Exercise ->
If a line holds the word "name", copy it from the entries.

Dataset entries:
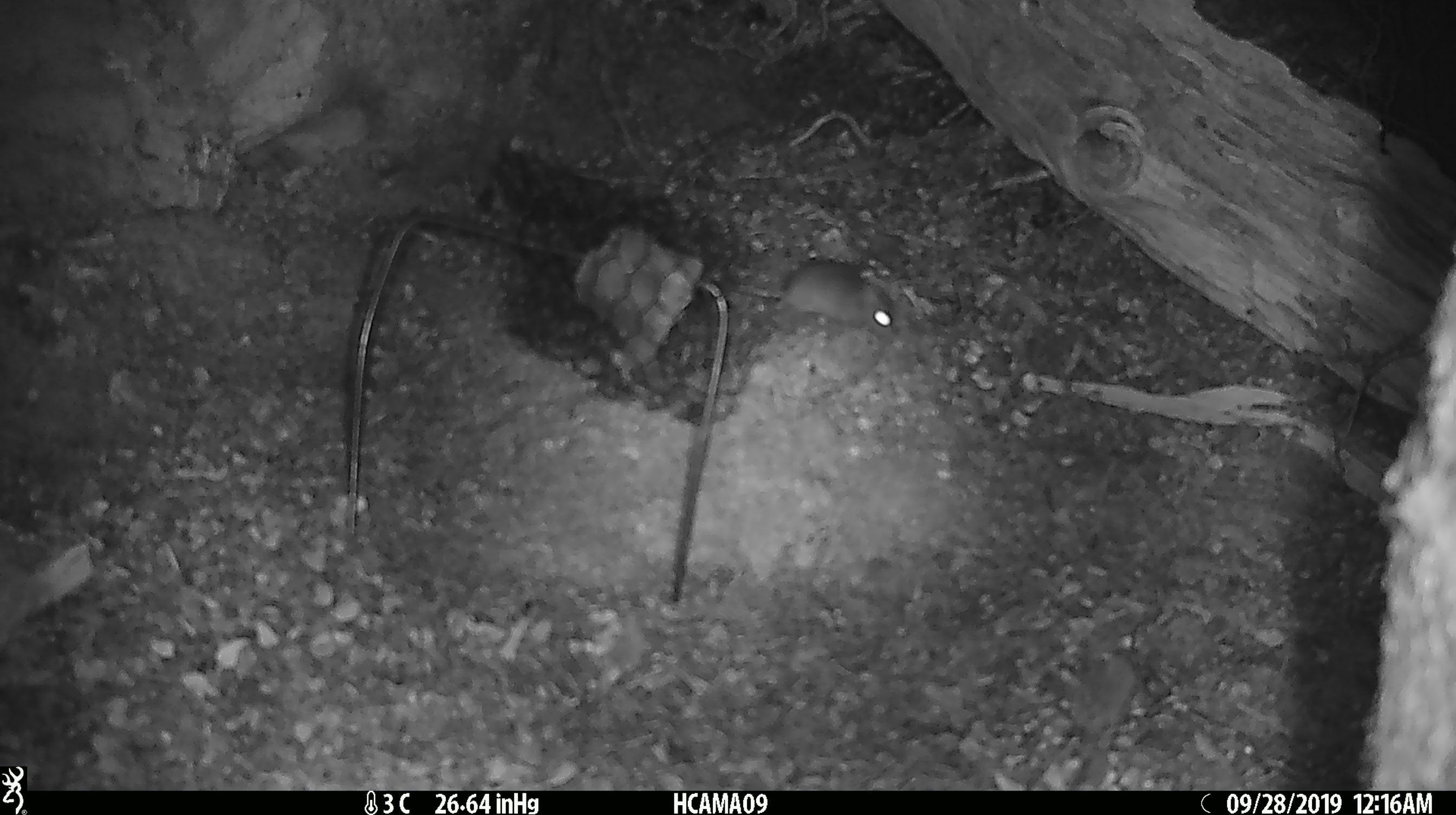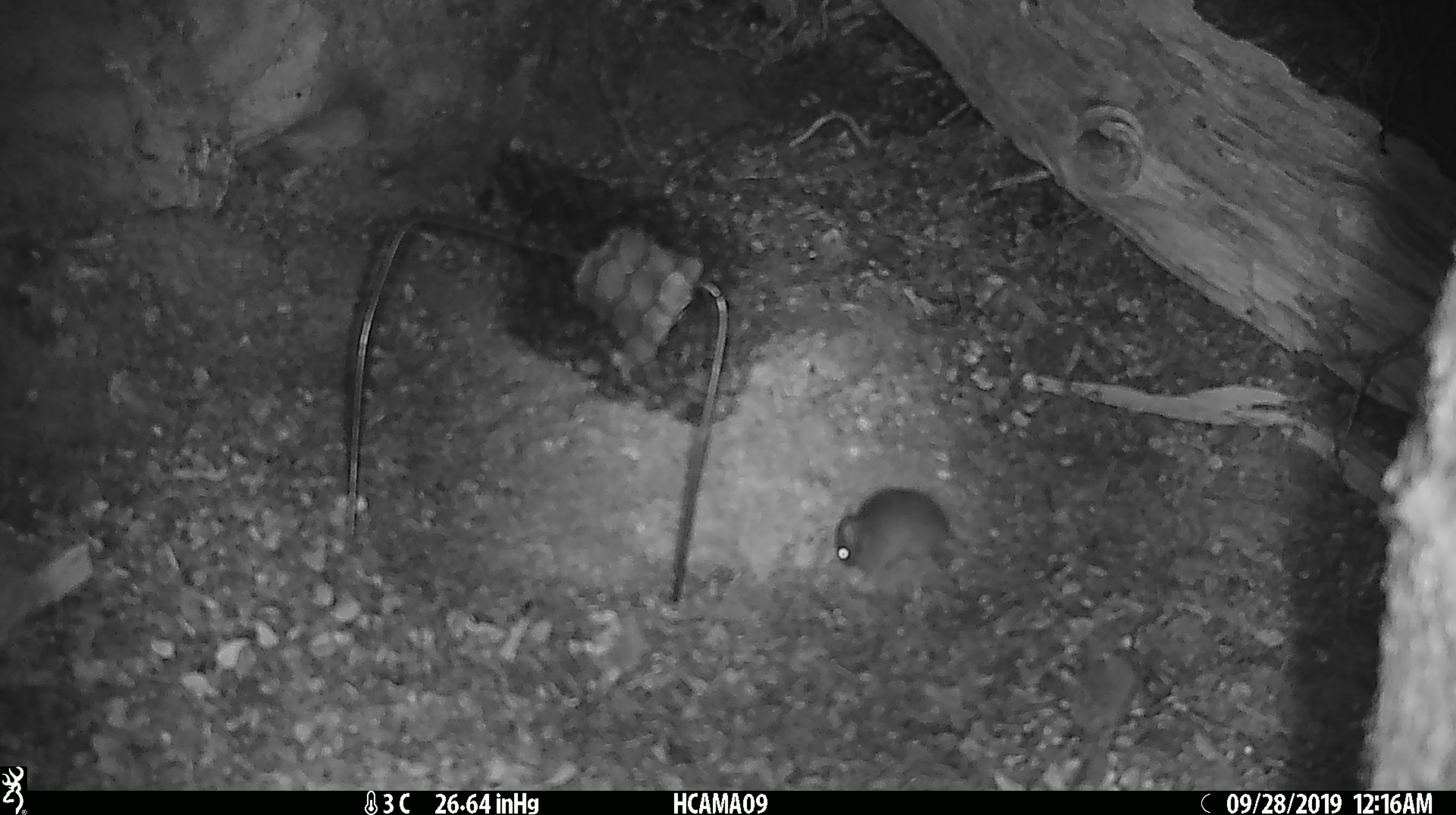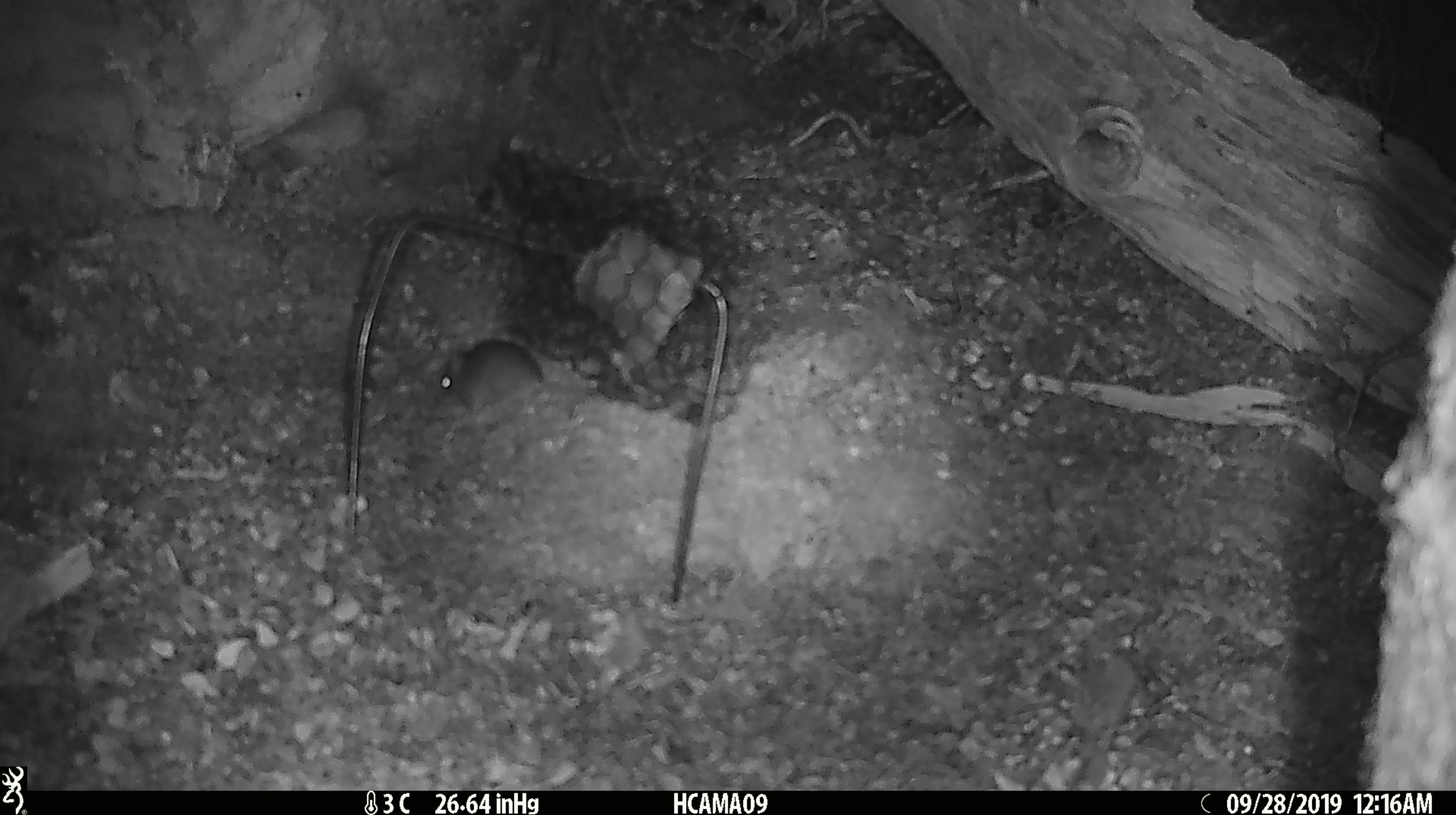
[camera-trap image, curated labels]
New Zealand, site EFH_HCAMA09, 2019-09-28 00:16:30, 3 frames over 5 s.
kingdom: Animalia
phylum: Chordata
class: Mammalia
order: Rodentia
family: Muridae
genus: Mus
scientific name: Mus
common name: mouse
...
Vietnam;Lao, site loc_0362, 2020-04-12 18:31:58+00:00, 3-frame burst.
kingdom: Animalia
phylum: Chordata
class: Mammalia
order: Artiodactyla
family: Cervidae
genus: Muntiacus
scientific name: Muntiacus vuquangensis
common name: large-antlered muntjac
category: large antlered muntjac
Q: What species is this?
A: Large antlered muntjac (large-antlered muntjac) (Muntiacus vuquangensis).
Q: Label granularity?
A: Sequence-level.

Solved problem ->
scientific name: Mus
common name: mouse
scientific name: Muntiacus vuquangensis
common name: large-antlered muntjac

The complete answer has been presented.